In pratica abbiamo messo in piedi il negozio da sole, stendendo la moquette verde che sembrava un prato con un camminamento fatto da pezzi di moquette grigia che rappresentavano dei sassi e piantando in giro degli alberelli intagliati nel legno e poi dipinti con quattro zampe al posto delle radici. Non c'erano camerini singoli, ma solo un unico, grande tendone da circo bianco e rosso che avevamo cucito noi. Le clienti provavano gli abiti e si cambiavano lì dentro tutte insieme, mentre fuori, sulle pareti del negozio, avevamo fissato dei tubi cui appendevamo i vestiti da vendere. Poi c'erano delle strisciate al neon di tutti i colori, genere Dan Flavin. In alto, verso il soffitto, avevamo messo dei moduli fatti dai carristi del Carnevale di Viareggio. Il tema era Tarzan, in tutte le versioni. C'era quello in notturna, in diurna, da solo, con la scimmia, pronto a raggiungere Jane oppure trasformato in Lothar, in Mandrake, negli altri personaggi dei fumetti dell'epoca. Avevamo una decina di queste meravigliose figure in cartapesta. Ne ho salvate e restaurate due che adesso ha mio figlio a casa sua. Erano il nostro simbolo, anche perché ho scelto come marchio il titolo di uno spettacolo femminista che avevo visto a Londra: You Tarzan Me Jane. Lo trovo perfetto, una garbata affermazione dell'identità femminile perché nei film con Johnny Weissmuller lui dice l'esatto contrario: «Me Tarzan, You Jane», come se una donna per essere riconosciuta avesse bisogno di un uomo che la identifica. Cominciano ad arrivare clienti di tutti i generi, ovviamente ragazze stravaganti, fiorentine e non. Un giorno entra una donna bellissima e altissima che indossa una pelle di leopardo al posto del cappotto. È al braccio di un uomo molto più basso con una bella faccia illuminata dagli occhi vivacissimi.

Consegna => Elenca, per favore, tutti i colori nominati esplicitamente nel brano. Il materiale riportato qui sotto è indipendente dal brano.

Dati forniti =>
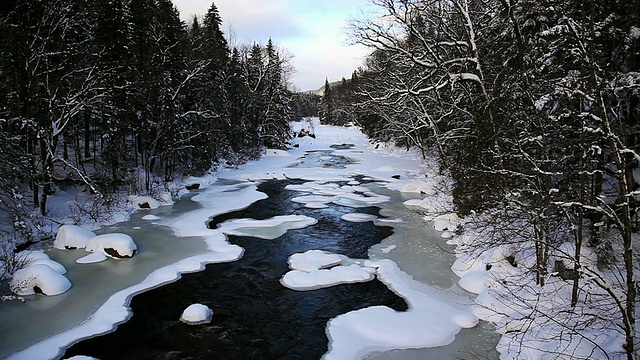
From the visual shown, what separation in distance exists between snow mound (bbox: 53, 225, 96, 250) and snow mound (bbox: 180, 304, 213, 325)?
6090 millimetres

Spazio risposta => Verde, grigio, bianco, rosso.